=== EXTRACT ===
———
The Ganges Barrage Project was a proposed project in Bangladesh to hold back rain water of the monsoon season because of the periodic drying up of the Ganges River in Bangladesh due to the Farakka Barrage. It was formally cancelled in 2017.

==Location and history==
In 1963, Tippetts-Abbett-McCarthy-Stratton, a consulting firm from New York, proposed to the Pakistan government to construct a counter-barrage to hold water in the monsoon and supply it to the Gorai and other rivers in the lean period.

In 2013, a feasibility study commissioned by the Government of Bangladesh for a barrage in Pangsha Upazila in Rajbari District, Bangladesh was completed, after four years of work, at a cost of US$5 million (BDT 43 crore). Construction was to begin in 2014 and end in 2020.

On 10 April 2017, at the conclusion of meetings in Delhi, Sheikh Hasina, Prime Minister of Bangladesh and Narendra Modi, Prime Minister of India, confirmed their commitment to joint development of the Ganges Barrage, and to the visit of an Indian technical team to Bangladesh and the establishment of a Joint Technical Sub-Group on Ganges Barrage Project.

On 11 April, at a news conference in Dhaka, Prime Minister Sheikh Hasina characterized the feasibility study and project design for a barrage in Pangsha as 'completely flawed ... suicidal, like Teesta barrage was.' She accused water resources officials behind the plan of wanting to 'make profits from the project's funds.' She stated that she had instructed the water resources ministry to find alternative sites for storage of Ganges monsoon flows for utilization during the lean period, and that she had requested West Bengal chief minister Mamata Banerjee to look for sites there as well.
———
=== DATA SEGMENT ===
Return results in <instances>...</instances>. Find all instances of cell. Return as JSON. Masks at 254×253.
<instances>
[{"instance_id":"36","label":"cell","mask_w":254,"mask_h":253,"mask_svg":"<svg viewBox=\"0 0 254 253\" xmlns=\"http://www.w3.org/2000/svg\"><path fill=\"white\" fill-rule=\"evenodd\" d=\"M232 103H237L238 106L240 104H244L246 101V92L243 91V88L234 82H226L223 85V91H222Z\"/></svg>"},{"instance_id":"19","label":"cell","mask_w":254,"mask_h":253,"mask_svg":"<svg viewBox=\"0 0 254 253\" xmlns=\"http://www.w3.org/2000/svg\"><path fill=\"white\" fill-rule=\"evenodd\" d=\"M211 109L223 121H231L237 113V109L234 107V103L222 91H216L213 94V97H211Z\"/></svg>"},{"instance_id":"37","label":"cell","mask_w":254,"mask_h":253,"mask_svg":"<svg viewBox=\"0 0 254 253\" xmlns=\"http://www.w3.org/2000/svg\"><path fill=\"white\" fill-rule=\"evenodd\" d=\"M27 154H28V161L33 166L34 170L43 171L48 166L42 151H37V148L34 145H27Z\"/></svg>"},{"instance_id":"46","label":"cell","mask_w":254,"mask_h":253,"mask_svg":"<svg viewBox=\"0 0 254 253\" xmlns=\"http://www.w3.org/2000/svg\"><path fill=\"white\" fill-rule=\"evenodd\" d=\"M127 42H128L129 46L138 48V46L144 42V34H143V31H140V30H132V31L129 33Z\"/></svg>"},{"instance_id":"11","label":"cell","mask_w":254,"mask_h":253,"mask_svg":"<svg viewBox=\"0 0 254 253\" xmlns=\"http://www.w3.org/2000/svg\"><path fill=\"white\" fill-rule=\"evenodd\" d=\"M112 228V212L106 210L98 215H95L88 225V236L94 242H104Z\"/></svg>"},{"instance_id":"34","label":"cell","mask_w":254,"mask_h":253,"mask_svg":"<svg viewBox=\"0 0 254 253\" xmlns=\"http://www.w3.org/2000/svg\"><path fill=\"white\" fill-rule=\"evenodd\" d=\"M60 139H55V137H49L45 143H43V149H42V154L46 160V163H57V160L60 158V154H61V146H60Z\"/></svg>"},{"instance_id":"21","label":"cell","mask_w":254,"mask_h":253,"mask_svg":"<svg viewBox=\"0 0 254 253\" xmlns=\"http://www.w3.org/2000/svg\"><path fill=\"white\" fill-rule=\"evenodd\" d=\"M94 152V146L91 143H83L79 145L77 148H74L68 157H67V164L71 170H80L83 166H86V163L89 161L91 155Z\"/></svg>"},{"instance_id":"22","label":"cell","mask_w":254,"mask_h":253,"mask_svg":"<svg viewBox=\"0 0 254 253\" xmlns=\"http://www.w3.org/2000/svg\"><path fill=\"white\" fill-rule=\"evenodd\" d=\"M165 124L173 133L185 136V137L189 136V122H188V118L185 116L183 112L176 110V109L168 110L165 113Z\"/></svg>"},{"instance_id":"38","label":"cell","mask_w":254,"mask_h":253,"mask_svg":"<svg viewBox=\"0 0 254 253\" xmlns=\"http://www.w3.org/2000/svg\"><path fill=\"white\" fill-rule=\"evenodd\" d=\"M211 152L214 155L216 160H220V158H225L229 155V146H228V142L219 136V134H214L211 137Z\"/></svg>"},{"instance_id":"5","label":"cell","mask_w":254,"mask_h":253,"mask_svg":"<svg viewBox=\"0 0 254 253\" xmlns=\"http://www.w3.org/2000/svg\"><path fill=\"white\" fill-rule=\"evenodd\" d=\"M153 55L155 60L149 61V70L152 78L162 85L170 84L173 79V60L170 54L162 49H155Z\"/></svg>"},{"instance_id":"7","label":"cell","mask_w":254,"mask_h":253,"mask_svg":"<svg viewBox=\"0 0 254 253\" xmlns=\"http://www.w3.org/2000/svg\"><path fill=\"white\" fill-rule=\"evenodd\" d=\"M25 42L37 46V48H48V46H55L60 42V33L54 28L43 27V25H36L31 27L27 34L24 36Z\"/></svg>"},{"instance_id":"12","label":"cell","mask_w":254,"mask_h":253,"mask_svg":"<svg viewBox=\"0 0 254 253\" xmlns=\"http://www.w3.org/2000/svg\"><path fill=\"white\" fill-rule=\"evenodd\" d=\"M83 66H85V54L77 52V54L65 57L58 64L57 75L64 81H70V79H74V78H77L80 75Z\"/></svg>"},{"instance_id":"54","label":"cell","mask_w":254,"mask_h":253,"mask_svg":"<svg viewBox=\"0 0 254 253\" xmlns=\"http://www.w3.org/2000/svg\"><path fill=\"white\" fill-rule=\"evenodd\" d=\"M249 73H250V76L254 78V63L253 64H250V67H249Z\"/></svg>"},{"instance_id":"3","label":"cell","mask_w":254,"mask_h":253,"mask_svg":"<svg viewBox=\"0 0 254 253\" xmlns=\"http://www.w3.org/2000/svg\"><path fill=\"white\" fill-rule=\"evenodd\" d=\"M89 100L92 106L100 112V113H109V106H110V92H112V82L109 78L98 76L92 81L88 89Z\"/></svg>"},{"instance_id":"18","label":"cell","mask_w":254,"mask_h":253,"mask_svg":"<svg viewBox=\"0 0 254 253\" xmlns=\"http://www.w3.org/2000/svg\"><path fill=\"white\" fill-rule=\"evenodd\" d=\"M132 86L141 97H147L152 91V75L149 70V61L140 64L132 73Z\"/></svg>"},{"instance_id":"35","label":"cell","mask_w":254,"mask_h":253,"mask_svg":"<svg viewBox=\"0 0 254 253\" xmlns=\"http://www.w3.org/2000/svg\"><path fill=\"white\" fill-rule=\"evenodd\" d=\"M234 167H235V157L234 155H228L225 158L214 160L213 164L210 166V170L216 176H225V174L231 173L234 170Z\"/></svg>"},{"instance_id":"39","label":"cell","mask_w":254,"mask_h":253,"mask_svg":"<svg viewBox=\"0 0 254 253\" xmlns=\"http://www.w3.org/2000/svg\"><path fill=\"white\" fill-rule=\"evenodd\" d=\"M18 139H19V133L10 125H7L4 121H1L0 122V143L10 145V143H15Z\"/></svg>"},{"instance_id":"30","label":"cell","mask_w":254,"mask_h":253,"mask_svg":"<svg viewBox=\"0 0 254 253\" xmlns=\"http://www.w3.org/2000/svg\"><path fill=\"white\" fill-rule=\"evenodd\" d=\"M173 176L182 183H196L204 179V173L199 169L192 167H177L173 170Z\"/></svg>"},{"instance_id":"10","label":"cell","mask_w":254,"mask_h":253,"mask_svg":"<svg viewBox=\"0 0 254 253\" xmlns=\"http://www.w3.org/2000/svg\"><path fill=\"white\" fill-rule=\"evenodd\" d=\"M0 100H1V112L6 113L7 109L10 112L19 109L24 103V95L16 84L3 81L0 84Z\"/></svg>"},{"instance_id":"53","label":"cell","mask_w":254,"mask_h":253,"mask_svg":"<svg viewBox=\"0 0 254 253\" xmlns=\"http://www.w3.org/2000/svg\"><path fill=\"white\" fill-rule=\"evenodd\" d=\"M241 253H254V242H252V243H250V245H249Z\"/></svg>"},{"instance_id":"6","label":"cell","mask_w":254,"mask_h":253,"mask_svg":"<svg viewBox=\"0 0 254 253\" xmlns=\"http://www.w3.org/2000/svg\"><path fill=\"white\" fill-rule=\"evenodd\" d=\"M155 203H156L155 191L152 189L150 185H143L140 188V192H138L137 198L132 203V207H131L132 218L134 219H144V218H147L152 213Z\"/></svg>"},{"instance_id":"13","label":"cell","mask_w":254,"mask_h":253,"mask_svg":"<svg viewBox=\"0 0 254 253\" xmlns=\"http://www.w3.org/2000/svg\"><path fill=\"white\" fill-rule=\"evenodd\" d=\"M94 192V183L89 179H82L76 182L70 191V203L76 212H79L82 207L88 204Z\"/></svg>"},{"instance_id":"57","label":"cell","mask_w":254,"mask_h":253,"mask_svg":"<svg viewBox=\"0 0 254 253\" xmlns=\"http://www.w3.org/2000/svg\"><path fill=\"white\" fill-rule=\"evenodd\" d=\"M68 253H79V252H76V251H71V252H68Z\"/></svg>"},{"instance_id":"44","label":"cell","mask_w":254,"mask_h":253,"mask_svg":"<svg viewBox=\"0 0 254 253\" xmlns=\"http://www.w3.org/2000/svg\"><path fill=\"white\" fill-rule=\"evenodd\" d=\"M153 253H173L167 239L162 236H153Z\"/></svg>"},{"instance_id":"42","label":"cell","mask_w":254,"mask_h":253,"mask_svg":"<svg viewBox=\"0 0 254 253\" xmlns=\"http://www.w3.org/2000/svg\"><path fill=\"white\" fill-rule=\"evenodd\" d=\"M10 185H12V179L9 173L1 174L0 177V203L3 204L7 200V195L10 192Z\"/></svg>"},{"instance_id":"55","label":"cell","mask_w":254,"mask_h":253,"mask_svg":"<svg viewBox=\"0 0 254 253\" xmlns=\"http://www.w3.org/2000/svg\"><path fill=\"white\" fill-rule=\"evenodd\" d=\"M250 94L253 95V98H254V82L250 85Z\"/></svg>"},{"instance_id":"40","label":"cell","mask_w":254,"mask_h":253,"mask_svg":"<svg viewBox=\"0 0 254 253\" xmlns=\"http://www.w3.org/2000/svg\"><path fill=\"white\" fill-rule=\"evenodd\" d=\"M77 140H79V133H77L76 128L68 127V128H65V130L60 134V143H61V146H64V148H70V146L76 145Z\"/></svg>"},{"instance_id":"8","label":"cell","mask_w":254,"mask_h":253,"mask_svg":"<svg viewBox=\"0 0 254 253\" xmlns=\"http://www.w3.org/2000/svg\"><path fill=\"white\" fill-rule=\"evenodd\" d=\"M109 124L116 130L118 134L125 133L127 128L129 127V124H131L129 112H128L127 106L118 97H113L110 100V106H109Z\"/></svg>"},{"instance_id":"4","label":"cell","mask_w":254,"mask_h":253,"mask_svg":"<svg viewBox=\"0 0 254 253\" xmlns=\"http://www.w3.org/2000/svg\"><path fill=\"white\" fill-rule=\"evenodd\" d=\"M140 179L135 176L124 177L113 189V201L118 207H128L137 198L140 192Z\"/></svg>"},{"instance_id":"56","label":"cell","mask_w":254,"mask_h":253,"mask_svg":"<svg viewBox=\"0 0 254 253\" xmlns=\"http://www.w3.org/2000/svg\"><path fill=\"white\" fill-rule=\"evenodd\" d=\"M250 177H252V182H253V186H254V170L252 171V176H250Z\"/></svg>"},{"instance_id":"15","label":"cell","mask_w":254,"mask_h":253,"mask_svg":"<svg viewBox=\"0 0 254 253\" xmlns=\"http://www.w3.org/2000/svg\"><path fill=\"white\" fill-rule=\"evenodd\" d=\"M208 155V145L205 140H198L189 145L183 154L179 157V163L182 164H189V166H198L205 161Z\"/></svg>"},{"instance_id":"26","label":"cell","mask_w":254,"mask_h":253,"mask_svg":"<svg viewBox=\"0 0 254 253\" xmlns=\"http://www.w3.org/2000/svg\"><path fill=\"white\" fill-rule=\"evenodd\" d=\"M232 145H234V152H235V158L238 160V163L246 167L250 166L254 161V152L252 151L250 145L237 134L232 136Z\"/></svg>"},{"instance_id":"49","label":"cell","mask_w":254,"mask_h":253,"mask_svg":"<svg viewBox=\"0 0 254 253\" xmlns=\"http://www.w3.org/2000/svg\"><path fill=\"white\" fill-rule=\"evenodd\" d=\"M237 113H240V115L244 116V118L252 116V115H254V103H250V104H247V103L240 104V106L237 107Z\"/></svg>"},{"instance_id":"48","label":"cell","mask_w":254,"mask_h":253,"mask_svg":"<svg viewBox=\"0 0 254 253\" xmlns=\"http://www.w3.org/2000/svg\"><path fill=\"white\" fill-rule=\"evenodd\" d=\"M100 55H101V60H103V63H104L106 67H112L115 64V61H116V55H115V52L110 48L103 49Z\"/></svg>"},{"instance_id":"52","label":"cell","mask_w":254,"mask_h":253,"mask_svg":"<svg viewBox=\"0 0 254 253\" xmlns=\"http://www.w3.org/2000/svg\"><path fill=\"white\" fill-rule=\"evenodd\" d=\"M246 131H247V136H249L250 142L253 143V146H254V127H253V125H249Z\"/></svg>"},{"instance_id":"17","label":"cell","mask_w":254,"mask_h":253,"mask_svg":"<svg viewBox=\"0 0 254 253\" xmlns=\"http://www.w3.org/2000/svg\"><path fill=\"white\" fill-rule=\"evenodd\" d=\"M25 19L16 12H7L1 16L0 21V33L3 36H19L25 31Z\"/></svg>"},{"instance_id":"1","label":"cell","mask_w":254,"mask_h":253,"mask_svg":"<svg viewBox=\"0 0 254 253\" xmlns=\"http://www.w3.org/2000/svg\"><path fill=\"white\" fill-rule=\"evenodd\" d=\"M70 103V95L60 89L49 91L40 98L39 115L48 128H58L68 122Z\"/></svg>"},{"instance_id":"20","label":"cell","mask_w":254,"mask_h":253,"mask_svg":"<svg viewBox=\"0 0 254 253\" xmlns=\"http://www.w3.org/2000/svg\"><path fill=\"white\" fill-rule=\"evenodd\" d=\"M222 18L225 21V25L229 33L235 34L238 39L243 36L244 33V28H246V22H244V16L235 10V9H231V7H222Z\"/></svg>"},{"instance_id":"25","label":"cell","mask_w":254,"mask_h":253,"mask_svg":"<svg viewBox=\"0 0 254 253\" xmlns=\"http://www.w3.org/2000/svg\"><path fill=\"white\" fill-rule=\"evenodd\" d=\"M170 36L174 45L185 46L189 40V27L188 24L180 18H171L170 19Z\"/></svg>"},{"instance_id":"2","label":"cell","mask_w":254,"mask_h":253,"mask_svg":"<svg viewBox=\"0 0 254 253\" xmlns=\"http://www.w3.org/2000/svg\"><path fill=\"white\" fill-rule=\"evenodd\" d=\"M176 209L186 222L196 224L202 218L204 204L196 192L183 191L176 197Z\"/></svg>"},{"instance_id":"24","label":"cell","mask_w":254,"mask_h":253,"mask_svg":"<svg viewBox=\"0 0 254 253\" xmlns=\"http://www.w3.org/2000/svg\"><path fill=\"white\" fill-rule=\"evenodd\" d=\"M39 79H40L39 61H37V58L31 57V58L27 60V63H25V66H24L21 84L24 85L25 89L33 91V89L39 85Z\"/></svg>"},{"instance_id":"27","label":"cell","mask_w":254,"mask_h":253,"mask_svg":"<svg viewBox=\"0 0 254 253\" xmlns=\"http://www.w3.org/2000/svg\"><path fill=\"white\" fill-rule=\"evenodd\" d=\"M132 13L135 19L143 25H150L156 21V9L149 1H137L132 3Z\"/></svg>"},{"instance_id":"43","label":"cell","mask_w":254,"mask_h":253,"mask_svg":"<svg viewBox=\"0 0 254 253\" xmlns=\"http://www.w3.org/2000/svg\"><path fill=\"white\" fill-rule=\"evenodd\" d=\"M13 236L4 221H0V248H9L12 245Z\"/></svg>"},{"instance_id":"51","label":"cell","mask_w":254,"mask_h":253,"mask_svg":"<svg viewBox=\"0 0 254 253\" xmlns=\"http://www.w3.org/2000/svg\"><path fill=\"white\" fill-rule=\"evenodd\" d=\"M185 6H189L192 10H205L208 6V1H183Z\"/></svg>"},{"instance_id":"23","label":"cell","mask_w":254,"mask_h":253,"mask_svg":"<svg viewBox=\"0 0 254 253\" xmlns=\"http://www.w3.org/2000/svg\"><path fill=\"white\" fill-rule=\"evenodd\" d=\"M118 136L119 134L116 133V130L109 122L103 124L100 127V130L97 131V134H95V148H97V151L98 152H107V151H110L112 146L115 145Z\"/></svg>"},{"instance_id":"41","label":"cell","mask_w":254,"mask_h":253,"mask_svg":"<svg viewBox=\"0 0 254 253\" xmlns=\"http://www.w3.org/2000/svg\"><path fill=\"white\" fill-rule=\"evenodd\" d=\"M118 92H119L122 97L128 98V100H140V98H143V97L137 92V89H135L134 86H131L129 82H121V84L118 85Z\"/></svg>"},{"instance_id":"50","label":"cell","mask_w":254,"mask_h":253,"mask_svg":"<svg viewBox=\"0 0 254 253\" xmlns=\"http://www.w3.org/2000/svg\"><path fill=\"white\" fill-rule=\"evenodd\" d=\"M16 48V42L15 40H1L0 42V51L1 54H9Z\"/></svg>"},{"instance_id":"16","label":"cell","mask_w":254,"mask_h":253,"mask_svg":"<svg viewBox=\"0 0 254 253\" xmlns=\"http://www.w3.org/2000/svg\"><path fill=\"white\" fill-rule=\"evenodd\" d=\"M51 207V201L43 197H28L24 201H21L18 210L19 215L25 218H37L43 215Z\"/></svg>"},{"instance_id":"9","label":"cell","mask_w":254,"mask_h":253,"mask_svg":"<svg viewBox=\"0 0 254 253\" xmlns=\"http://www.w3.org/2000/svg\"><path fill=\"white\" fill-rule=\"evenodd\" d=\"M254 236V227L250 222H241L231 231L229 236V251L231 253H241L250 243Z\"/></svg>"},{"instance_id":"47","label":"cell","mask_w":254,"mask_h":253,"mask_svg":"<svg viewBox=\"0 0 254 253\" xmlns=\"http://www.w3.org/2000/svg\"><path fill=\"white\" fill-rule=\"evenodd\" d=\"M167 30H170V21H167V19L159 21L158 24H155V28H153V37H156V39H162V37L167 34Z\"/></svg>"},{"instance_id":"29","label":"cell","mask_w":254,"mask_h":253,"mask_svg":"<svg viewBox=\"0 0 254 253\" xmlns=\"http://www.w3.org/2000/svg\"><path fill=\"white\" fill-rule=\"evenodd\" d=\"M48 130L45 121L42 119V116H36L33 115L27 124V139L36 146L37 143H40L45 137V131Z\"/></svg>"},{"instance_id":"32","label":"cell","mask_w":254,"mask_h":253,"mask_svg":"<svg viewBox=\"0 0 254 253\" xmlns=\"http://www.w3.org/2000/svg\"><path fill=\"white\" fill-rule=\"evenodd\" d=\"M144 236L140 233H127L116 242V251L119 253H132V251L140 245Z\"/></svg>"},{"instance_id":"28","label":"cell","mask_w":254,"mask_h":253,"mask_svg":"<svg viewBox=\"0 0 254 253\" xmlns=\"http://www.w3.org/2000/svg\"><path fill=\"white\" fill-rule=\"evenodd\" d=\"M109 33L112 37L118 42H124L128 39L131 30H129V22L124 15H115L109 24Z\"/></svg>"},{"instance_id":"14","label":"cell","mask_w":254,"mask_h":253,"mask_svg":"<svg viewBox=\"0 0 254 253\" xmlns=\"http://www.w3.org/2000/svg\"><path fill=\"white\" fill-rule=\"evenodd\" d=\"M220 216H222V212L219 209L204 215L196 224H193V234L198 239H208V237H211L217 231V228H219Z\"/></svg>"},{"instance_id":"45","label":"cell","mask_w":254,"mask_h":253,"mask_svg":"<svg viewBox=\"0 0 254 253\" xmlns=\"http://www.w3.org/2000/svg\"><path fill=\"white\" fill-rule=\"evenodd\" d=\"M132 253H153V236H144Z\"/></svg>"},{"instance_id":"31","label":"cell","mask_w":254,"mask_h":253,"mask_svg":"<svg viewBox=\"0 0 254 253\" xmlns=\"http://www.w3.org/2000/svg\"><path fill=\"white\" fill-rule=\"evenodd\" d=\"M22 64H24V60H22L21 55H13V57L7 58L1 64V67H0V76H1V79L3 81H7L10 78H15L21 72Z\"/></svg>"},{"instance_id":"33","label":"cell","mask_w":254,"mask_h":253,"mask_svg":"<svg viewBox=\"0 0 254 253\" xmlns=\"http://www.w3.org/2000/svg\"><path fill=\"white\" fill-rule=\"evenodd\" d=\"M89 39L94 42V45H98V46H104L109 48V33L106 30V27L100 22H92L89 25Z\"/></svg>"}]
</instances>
———
=== QUESTIONS TO ANSWER ===
a - According to the Ganges Barrage Project text, how much did the feasibility study for the barrage in Pangsha Upazila cost?
b - Extend the Ganges Barrage Project text, starting after its final sentence.
The data comes from a source unrelated to the Ganges Barrage Project text.

=== RESULTS OF THE TASKS ===
a - It cost US$5 million (BDT 43 crore).

b -
On 12 April, Minister of Water Resources Anisul Islam Mahmud announced that the government had abandoned the project and would explore alternative options for utilization of Ganges waters in Bangladesh. He said the barrage itself was not the issue, but rather its location and how it would be built.

==Cost of construction==
The feasibility study estimated the cost of construction at approximately US$4 billion (BDT 31,414 crore). By April 2017, this had increased to US$5 billion.

==Reservoir==
The reservoir as designed is over 100 km long, with a pond area of 625 km^{2} and capacity of 2890 million m^{3}. The pond level is 12.5 mPWD and the spillway sill level is 0.0 mPWD. When full the reservoir extends into Indian territory.

==Benefits==
Benefits of a barrage at Pangsha were estimated to include about 100 megawatts of electricity and 250,000 metric tons of fish. Water could be brought into the reservoir from the Bramahaputra River by gravity or pumping. This in turn would allow transferred Bramhaputra water to be pumped into the Hoogly River to augment flows diverted through Farakka Barrage.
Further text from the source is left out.